Traveling around Europe and Great Britain is simple thanks to a network of fast and efficient trains and plenty of low-cost airlines. But if you really want to slow down, see the countryside and explore more deeply, renting a car is the only way to go.
I have fond memories zooming thorough the Irish countryside in a fabulous rental car (semi-automatic). Enamored by the lush green colors, dramatic ocean-side cliffs and charming farms and villages, I blindly followed my GPS.
It was only when I realized that the road I was on was becoming much too narrow for vehicles, and my only companions on this road were sheep, did I take my eyes off the scenery to focus on properly reaching my destination.
Once I got my bearings, I realized getting lost is sometimes part of the adventure. The scenery was well worth the diversion in this case.

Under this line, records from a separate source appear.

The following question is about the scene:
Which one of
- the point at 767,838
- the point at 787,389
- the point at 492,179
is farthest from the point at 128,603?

If you're planning on renting a car in Europe, here are a few things to keep in mind.
Pay Attention to Insurance
Most auto insurers offer a basic RTA (Road Traffic Accident) level of protection. Consider purchasing incremental insurance through a local car insurance company like Lancaster Insurance. In the event you need to make a claim, a company with knowledge of the local market will ensure a speedy and positive response.
And if you're a British citizen, don't travel without your green card. British motorists traditionally need a Green Card document as proof, as their insurance coverage overseas. To avoid any difficulties on your trip, it is highly recommended that you do carry your Green card no matter what country you travel to.

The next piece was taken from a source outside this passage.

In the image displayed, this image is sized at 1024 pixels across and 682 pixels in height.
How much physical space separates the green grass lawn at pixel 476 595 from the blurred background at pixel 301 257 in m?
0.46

Be Sure to Consider All Costs Not Just Base Quote
When shopping around for rental cars in Europe, be sure to go beyond simply comparing initial price quotes from the typical sites of Expedia, Kayak or CAA. Consider which company quotes the best combination of rates, including all fees and any extras you may need, service, and pickup and drop-off locations for your trip. Don't forget to check office hours for pickup and drop-off, as many car rental agencies inexplicably work with limited hours.
European cars are rented in 24-hour periods, so think carefully about selecting your pickup and drop-off times. For example, if you pick up the car at 9 a.m. on the first day and drop it off at 11am on the last day, you'll be charged a whole day's rental for just those last two hours.

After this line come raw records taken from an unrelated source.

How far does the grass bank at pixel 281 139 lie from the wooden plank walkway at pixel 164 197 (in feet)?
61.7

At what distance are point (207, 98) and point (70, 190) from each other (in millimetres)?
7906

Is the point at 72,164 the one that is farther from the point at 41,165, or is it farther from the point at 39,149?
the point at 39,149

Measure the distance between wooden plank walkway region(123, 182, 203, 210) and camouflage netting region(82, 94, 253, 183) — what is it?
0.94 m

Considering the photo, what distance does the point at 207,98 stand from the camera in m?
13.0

I generally find a wider choice of pickup and drop-off locations when booking through a larger company. The two major Europe-based rental car agencies include Europcar and Sixt. With these companies, if something comes up with your car a local office and a replacement car are more likely to be nearby.
Choose the Right Car for the Best Experience
In Europe, you can expect most cars to have manual transmission, less passenger room and minimal trunk space. Cars with automatic transmission are more expensive, usually by as much as 50 percent more, and may only be available if you upgrade to a bigger, pricier car.
To avoid the extra cost, I'd suggest brushing up on your shifting skills and go with the manual transmission option. Not only will this save you money, but also larger cars are not as easy to maneuver on Europe's winding, narrow roads, as I found out trying to park my car in a Dublin Garage.